- **EXCERPT PROVIDED**:
SWAGGER
DAWOUD BEY
Harlem. Late afternoon, 1978. Fifth Avenue between 126th and 127th streets. A woman stands alone, serenely inhabiting the patch of sidewalk on which she stands. Perhaps she’s waiting for someone. Or perhaps she’s just waiting, resting at the end of the day before heading upstairs to prepare dinner for the people she loves. Or maybe there is no one, and she is simply collecting her thoughts. I can tell from the comfortable way she holds on to the iron fence that she knows this place well. For that moment, she owns that piece of concrete land. It is hers.
I see her one afternoon as I walk the streets of Harlem, looking for people and moments that exemplify this Black metropolis, this place that looms so large in the cultural imagination. I am attempting to make photographs that adequately inscribe, visually, the complexity of a people and a place. I am looking at the ways in which the past and present of Harlem bump up against each other, since all places are both the places they were and the places they are now. I am attracted by the light as much as I am by the woman herself, standing in the light even as the darkness looms around and behind her—she, so deep in thought.
I stand quietly and unobtrusively a few feet away from her and expose two frames of film, but I sense the photograph—indeed, the moment—needs something more, both to layer the pictorial narrative and to give the picture that is building a more complex sense of form. I look down the block to see who might be approaching, what elements I might be able to work into this picture that I am imagining, without knowing exactly what I am waiting for—only that I am waiting for something.
I see two young boys approaching, engaged animatedly in conversation, seemingly oblivious to the rest of the world. I know that if I take a step back, they will pass in front of me and also in front of the woman; they will inhabit the space in between the two of us. As they enter the frame, their gestures mirror each other; their stride is animated, exuberant, and confident. Their beings are full of a youthful bravado evident in their every move. They, too, now own this patch of sidewalk.
They are full of swagger. They are full of cool.
I take the picture, but cannot help thinking: When is swagger real and when is it perceived? Is Black swagger actually confidence and self-command going by a more loaded, and perhaps insidious, name? You know, a kind of cool surrogate of the less appealing “uppity”?
What happens to Black boys with too much swagger? Emmett Till is not here to answer on his own behalf. Visiting Mississippi from his home in Chicago one summer in 1955, the fourteen-year-old Till allegedly whistled at a white woman and was brutally murdered by several white men and thrown into the Tallahatchie River in Mississippi for his supposed transgression. Those folks who snuffed out his young Black life must have thought he was one seriously uppity little Negro. His swagger proved fatal.
swag • ger/’swagr/
Verb: Walk or behave in a very confident and typically arrogant or aggressive way: “he swaggered along the corridor.”
Noun: A very confident and typically arrogant or aggressive gait or manner.

- **TASK INSTRUCTIONS**:
1. Quote each question the writer poses in the essay on swagger, in the order they appear.
2. Continue the essay on swagger, beginning after its final line.

- **DATASET CONTENT**:
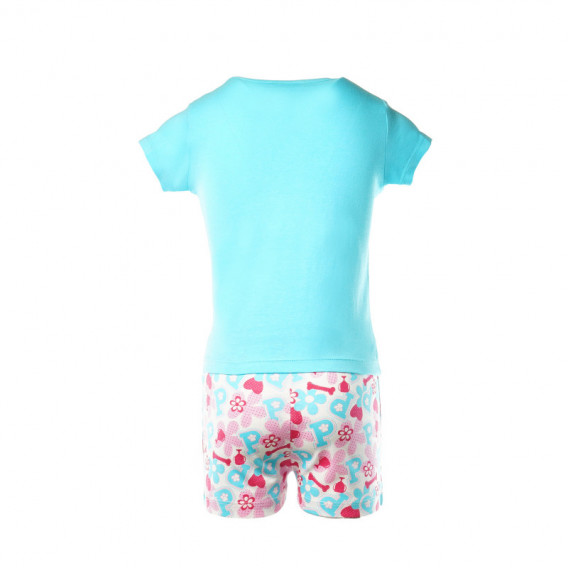 Pijamale de bumbac cu imprimeu colorat pentru fete KIABI 45403 2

- **ANSWERS BELOW**:
1.
1. "When is swagger real and when is it perceived?"
2. "Is Black swagger actually confidence and self-command going by a more loaded, and perhaps insidious, name?"
3. "You know, a kind of cool surrogate of the less appealing “uppity”?"
4. "What happens to Black boys with too much swagger?"

2.
When I was a young boy, growing up in the Black middle-class neighborhood of St. Albans, in Queens, New York, my mother used to make an example of my friend Michael’s older brother. He walked down the street with an exaggerated dip to his step, outfitted with a do-rag that held his processed “conk” in place. My mother would point him out derisively each time he passed our window. “Look at him,” she would say, shaking her head. She left no doubt in my mind that whatever Michael’s brother was, my brother Ken and I had better not even think about emulating or becoming it. She equated his swagger with a lack of substance masquerading as bravado. His swagger, which I did not then have a word for, she deemed arrogant, maybe even aggressive. Perhaps even dangerous.
Because the leap from “confident” to “aggressive” is perilously short. And aggressive people are threatening, right? So Black boys and men who carry themselves with assurance, with confidence, are perceived as dangerous—sometimes even to those in their own communities. Michael’s brother sure looked dangerous to me, like he knew his way around a switchblade, but he also looked like he gave full rein to what might be called the expressivity of the individual Black body, moving himself through the world with a power, grace, and style calculated to bring the body into alignment with its own stylistic and expressive powers through sheer celebratory comportment.
Which left me and my brother in a conundrum faced by Black men everywhere. How could we, boys of intelligence, boys raised to be confident and self-respecting, go about without raising the specter of danger so readily projected onto our Black male bodies? How could we be ourselves, in step, happy, owning any given piece of pavement, any given city block, without being pathologized? Criminalized. Because a certain kind of white person is intimidated by even the slightest whiff of Black swagger, no matter how subtly it is deployed.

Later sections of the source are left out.